Objective | Return the exact lines spanning from the line with "Which of the objects" through the last line of the entries, boundaries included, and no others.

··· Material to process

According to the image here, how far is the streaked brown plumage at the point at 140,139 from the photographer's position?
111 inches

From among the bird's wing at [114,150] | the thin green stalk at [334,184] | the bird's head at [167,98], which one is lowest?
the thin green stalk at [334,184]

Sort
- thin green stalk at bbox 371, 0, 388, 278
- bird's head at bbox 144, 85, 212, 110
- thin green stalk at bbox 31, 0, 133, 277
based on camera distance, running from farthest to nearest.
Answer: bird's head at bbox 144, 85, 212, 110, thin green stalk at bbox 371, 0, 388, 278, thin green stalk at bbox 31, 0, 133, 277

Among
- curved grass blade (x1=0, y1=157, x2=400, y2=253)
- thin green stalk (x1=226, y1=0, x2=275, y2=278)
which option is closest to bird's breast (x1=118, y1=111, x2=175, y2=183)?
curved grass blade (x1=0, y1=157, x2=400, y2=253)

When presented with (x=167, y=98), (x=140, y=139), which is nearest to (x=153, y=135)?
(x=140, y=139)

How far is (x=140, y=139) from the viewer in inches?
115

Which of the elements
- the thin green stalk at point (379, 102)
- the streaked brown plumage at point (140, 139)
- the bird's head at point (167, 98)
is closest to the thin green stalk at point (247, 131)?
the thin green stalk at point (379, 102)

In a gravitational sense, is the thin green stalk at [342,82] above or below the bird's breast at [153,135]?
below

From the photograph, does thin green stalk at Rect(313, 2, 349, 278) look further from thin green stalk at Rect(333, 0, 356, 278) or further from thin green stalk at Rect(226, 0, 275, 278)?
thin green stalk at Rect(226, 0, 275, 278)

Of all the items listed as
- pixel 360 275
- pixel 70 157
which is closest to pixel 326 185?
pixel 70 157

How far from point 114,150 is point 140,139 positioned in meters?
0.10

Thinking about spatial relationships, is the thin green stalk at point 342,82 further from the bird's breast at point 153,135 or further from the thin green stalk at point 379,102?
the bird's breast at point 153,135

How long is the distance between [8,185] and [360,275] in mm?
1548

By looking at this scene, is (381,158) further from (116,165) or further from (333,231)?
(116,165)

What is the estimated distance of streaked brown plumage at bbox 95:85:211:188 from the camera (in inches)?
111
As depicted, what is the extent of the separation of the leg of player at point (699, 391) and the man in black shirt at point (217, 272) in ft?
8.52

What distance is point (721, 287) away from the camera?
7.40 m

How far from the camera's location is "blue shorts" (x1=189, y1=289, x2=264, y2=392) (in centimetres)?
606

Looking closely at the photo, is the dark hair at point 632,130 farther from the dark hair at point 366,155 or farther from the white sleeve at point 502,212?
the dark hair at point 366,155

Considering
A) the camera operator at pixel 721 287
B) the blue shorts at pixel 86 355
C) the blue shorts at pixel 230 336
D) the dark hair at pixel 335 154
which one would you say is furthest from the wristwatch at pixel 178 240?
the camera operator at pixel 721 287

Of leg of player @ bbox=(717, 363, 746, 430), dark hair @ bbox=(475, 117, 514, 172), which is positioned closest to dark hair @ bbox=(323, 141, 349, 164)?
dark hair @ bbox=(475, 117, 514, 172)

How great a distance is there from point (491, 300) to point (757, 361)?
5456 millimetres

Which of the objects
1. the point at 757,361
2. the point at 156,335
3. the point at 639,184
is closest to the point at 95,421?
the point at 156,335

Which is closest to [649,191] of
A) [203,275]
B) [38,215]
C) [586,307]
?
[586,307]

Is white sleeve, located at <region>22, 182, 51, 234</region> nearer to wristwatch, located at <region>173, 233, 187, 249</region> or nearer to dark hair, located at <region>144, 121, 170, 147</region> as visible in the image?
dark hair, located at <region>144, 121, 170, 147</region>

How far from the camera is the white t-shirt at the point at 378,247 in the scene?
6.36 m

······

Result for this exercise |
Which of the objects
1. the point at 757,361
2. the point at 156,335
3. the point at 639,184
is closest to the point at 95,421?
the point at 156,335

Which is closest to [649,191] of
A) [203,275]
B) [38,215]
C) [586,307]
?
[586,307]

Is white sleeve, located at <region>22, 182, 51, 234</region> nearer to wristwatch, located at <region>173, 233, 187, 249</region> or nearer to dark hair, located at <region>144, 121, 170, 147</region> as visible in the image?
dark hair, located at <region>144, 121, 170, 147</region>

How far from the camera is the white t-shirt at the point at 378,247 in the scene?
6.36 m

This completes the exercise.